In contrast, families of those killed in the July 7 bombings in London are eligible for compensation payments of up to £500,000 each.
John Corke, whose stepdaughter Annalie Vickers, 31, was killed in the attacks on the Sharm-el-Sheikh resort in Egypt last year, said the families felt badly let down.
He added: ''The Government has given the victims nothing. We are talking about people who have been seriously injured and cannot work or even really live. These people are seriously affected, they can't work or pay mortgages or bills." Trevor Lakin, whose son Jeremy, 28, the boyfriend of Miss Vickers, also died in Sharm-el-Sheik, urged ministers to do more to support those affected by the attacks.

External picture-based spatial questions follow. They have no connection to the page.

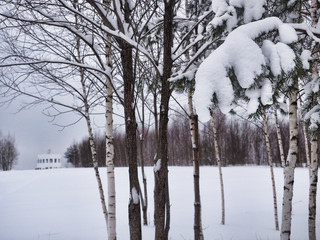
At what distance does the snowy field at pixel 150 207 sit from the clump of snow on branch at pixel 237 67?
6.59m

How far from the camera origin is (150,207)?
11.4 metres

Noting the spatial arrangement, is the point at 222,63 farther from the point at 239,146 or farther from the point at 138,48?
the point at 239,146

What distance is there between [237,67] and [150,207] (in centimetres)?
1056

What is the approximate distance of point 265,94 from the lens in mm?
1739

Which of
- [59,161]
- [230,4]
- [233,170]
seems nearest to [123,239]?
[230,4]

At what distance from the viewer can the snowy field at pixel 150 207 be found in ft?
27.0

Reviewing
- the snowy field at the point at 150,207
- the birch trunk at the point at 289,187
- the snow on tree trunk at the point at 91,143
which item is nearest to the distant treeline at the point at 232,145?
the snowy field at the point at 150,207

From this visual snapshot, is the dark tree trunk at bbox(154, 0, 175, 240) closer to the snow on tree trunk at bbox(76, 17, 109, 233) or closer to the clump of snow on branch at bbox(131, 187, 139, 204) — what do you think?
the clump of snow on branch at bbox(131, 187, 139, 204)

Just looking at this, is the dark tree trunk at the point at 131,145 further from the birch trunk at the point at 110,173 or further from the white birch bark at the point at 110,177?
the white birch bark at the point at 110,177

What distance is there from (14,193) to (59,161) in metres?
38.2

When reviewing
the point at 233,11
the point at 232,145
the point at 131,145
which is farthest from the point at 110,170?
the point at 232,145

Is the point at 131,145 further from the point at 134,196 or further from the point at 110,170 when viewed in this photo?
the point at 110,170

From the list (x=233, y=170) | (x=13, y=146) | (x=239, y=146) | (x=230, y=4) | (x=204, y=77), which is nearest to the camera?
(x=204, y=77)

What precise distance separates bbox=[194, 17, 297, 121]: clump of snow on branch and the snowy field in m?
6.59
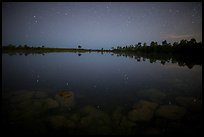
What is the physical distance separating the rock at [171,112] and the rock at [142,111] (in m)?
0.42

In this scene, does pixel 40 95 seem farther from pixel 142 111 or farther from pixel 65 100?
pixel 142 111

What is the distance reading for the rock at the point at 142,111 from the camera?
8.72 m

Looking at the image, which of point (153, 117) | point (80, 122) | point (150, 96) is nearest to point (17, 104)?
point (80, 122)

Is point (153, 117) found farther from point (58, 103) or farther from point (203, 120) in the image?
point (58, 103)

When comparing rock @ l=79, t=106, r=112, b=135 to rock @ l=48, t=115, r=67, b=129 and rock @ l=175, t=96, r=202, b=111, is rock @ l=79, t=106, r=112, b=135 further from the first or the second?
rock @ l=175, t=96, r=202, b=111

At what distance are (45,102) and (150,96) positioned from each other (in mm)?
7633

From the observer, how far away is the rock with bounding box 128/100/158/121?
8719 mm

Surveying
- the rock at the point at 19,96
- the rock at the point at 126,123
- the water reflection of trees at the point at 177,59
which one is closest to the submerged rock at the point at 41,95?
the rock at the point at 19,96

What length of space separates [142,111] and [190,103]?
4.03 metres

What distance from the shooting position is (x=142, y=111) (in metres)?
9.55

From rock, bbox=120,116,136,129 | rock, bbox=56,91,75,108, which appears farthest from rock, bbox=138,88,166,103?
rock, bbox=56,91,75,108

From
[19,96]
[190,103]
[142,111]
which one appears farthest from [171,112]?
[19,96]

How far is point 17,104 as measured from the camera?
Result: 10.1 meters

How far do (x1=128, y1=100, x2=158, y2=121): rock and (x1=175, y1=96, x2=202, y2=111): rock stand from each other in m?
1.97
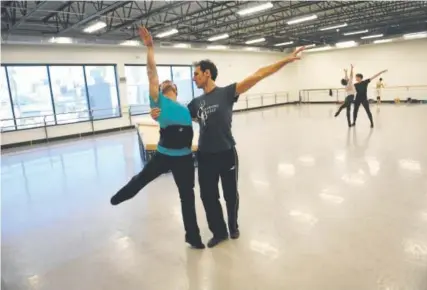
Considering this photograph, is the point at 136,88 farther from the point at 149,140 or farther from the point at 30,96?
the point at 149,140

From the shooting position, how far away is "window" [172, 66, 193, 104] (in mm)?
13151

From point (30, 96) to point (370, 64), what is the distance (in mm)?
15243

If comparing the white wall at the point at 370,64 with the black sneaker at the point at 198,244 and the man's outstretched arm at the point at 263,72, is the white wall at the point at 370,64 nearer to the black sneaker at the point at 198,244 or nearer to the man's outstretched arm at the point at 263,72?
the man's outstretched arm at the point at 263,72

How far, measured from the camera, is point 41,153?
295 inches

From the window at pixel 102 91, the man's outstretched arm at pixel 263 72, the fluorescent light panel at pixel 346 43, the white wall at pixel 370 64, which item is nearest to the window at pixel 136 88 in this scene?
the window at pixel 102 91

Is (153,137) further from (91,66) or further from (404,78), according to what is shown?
(404,78)

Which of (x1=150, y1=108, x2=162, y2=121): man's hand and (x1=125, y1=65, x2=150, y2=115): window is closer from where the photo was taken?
(x1=150, y1=108, x2=162, y2=121): man's hand

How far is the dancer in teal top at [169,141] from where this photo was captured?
2084 mm

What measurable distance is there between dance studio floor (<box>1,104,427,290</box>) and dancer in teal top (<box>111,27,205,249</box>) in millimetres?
497

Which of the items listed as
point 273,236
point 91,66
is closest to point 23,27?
point 91,66

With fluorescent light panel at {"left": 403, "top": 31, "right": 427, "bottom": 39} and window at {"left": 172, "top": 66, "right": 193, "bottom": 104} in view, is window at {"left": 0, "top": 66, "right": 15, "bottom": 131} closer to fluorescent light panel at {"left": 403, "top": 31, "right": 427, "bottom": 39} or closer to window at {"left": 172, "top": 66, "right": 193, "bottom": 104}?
window at {"left": 172, "top": 66, "right": 193, "bottom": 104}

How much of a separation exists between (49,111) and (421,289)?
413 inches

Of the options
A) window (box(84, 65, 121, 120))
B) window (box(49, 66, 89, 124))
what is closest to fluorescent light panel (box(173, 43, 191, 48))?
window (box(84, 65, 121, 120))

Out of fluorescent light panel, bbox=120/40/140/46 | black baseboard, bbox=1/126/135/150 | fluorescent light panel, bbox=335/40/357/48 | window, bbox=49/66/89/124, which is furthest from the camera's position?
fluorescent light panel, bbox=335/40/357/48
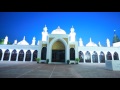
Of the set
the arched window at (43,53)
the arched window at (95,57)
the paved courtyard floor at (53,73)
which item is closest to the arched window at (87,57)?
the arched window at (95,57)

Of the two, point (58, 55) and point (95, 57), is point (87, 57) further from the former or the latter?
point (58, 55)

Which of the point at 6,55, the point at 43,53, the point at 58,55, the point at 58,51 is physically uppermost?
the point at 58,51

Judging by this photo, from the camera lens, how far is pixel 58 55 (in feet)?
74.9

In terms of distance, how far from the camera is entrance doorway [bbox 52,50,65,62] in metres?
22.7

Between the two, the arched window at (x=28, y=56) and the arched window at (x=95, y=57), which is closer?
the arched window at (x=28, y=56)

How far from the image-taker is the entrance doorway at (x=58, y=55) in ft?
74.4

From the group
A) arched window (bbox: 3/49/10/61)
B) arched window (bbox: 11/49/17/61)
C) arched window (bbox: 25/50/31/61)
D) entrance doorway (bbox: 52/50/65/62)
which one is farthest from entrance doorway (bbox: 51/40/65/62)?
arched window (bbox: 3/49/10/61)

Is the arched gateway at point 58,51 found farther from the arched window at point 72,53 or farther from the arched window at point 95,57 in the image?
the arched window at point 95,57

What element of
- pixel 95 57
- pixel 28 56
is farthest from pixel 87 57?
pixel 28 56

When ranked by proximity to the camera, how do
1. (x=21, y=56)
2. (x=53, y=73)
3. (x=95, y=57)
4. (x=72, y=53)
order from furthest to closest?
1. (x=95, y=57)
2. (x=21, y=56)
3. (x=72, y=53)
4. (x=53, y=73)

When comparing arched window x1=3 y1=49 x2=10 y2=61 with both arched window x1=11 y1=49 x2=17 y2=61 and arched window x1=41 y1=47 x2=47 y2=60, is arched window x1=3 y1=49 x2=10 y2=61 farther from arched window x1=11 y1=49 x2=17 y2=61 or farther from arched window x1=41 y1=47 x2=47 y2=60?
arched window x1=41 y1=47 x2=47 y2=60

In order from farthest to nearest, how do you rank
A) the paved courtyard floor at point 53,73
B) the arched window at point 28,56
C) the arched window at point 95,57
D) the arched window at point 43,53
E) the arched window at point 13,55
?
the arched window at point 95,57 < the arched window at point 28,56 < the arched window at point 13,55 < the arched window at point 43,53 < the paved courtyard floor at point 53,73
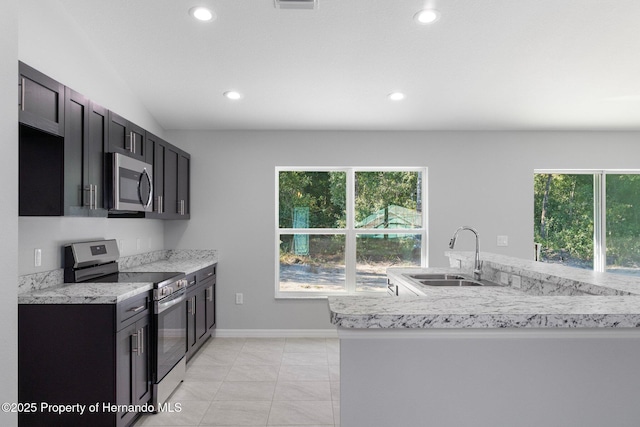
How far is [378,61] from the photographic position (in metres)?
3.12

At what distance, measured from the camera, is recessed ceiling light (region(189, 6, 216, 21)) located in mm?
2572

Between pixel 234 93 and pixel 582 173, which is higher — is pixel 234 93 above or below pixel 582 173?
above

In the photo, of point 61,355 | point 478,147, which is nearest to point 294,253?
point 478,147

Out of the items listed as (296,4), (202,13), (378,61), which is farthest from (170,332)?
(378,61)

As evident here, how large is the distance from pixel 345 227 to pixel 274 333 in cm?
145

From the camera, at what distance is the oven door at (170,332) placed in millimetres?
2688

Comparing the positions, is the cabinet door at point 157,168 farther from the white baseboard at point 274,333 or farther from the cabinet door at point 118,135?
the white baseboard at point 274,333

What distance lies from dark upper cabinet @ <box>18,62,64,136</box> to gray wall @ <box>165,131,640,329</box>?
2.31 meters

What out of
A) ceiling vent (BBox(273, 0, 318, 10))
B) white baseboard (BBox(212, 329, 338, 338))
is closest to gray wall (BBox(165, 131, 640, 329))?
white baseboard (BBox(212, 329, 338, 338))

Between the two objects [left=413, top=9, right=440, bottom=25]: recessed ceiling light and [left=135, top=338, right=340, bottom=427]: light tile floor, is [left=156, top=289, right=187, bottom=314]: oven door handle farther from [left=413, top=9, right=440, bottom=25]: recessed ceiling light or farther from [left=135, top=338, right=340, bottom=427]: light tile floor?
[left=413, top=9, right=440, bottom=25]: recessed ceiling light

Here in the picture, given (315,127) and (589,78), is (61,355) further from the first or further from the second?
(589,78)

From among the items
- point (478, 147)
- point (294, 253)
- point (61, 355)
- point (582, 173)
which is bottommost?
point (61, 355)

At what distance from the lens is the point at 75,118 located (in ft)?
7.51

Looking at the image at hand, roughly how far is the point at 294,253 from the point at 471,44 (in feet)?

"Tony Blair is a father, he knows how you love your children," he said. "I had a short note from him, but I just want to say to him today that whatever he does before he leaves office, he must get this sorted and get a sustainable fund set up for those killed overseas."More than 500 people attended the hour-long service yesterday, including family and friends of the dead and about 80 survivors. Mr Blair was accompanied by his wife, Cherie, who sat alongside Tessa Jowell, the Culture Secretary; John Reid, the Home Secretary; David Cameron, the Conservative leader, and the Duke of York.
In his address to the congregation, the Right Rev Dr John Saxbee, Bishop of Lincoln, spoke of the victims and their relatives as a random group bonded together by "the loathsome lottery which is international terrorism".
"It is a lottery which has scarred the world with innocent victims who, in going about their daily business or simply enjoying their lawful leisure pursuits, were deemed to be guilty by association with perceived abuses of political power, or global injustice — and so were deemed to be legitimate targets for terrorist atrocities."
Dr Saxbee, who was chosen to address the congregation as many of the victims came from the Lincolnshire area, added that the war on terror would be won through the battle for hearts and minds.
"It is as much a battle for hearts and minds as it is a battle against bullets and bombs. Moral and spiritual strength may matter more than military might when it comes to winning this war and securing long-term peace and stability."
In an act of remembrance, a member of each bereaved family, including two little boys, was invited to light a candle at the altar. The names of each of the victims were also read out.
Shortly before the end of the service, during the penultimate hymn, a flame from the altar was passed around until each member of the congregation had a lit candle.
Later the Prime Minister's spokesman said it "may take some time" to find a way to compensate the families of those killed in terrorist attacks abroad.
"We are looking at the options for bridging that gap," he added.